SOC estimation for lithium-ion battery based on AGA-optimized AUKF

Abstract

The window size for covariance matching (CM) of the adaptive unscented Kalman filter (AUKF) affects the state of charge (SOC) estimation performance due to changes with time in the distribution of error innovation sequence (EIS). A new adaptive genetic algorithm (AGA) to address this problem is proposed in this paper. The proposed AUKF (AGA-AUKF1) obtains its best window size determined by the AGA. A novel AUKF (AGA-AUKF2) is proposed to prevent the uncertainty caused by time-varying EIS with the combination of AGA and CM methods. Firstly, the influence of different temperatures on the prediction performance of the algorithm is investigated by FUDS data.

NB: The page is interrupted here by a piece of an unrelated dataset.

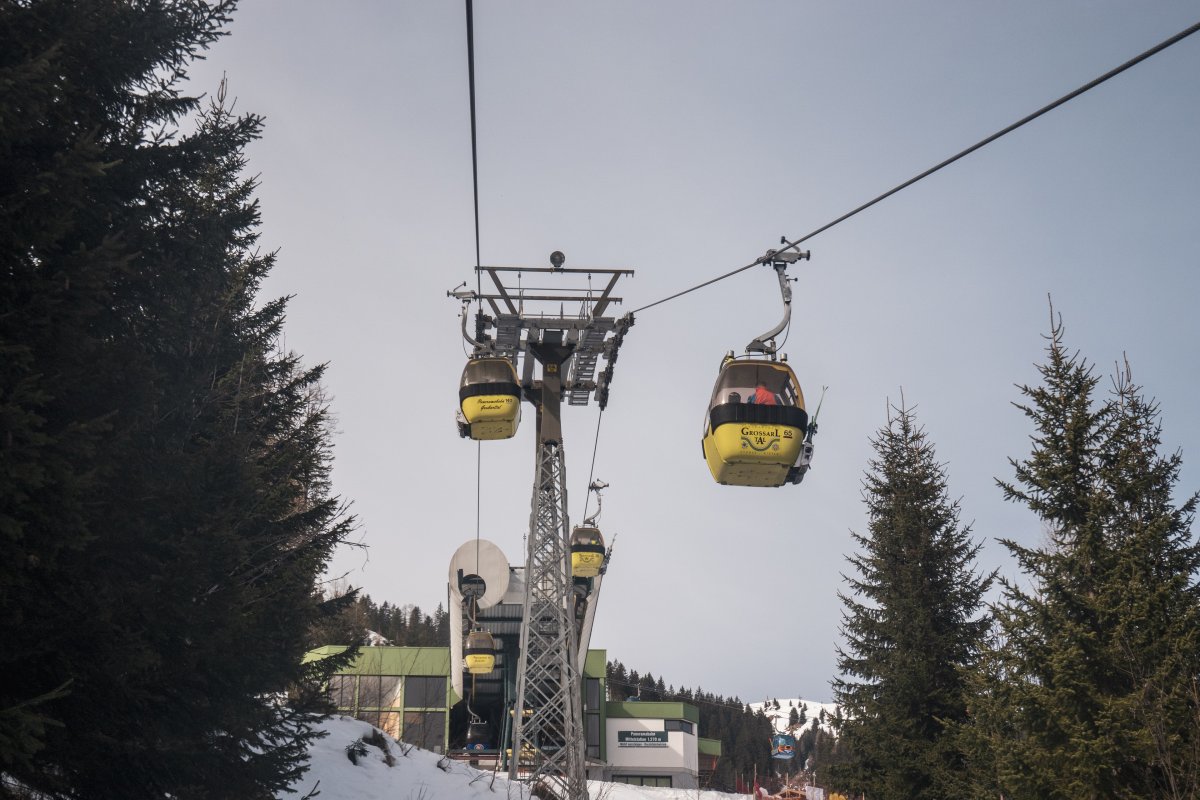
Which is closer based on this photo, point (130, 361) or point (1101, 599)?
point (130, 361)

The influence of various parameters on the algorithm is further analyzed by FUDS. For different temperatures, initial SOC values, and initial measurement noise covariance, the SOC estimation results show that the accuracy of AGA-AUKFs is better than AUKF. The population size and termination algebra simulation results indicate that the proposed AGA performs well in parameter optimization. Subsequently, the SOC estimation capability of two proposed methods in different working conditions is analyzed by BJDST and US06. The results show that AGA-AUKF2 has better accuracy and robustness than AGA-AUKF1.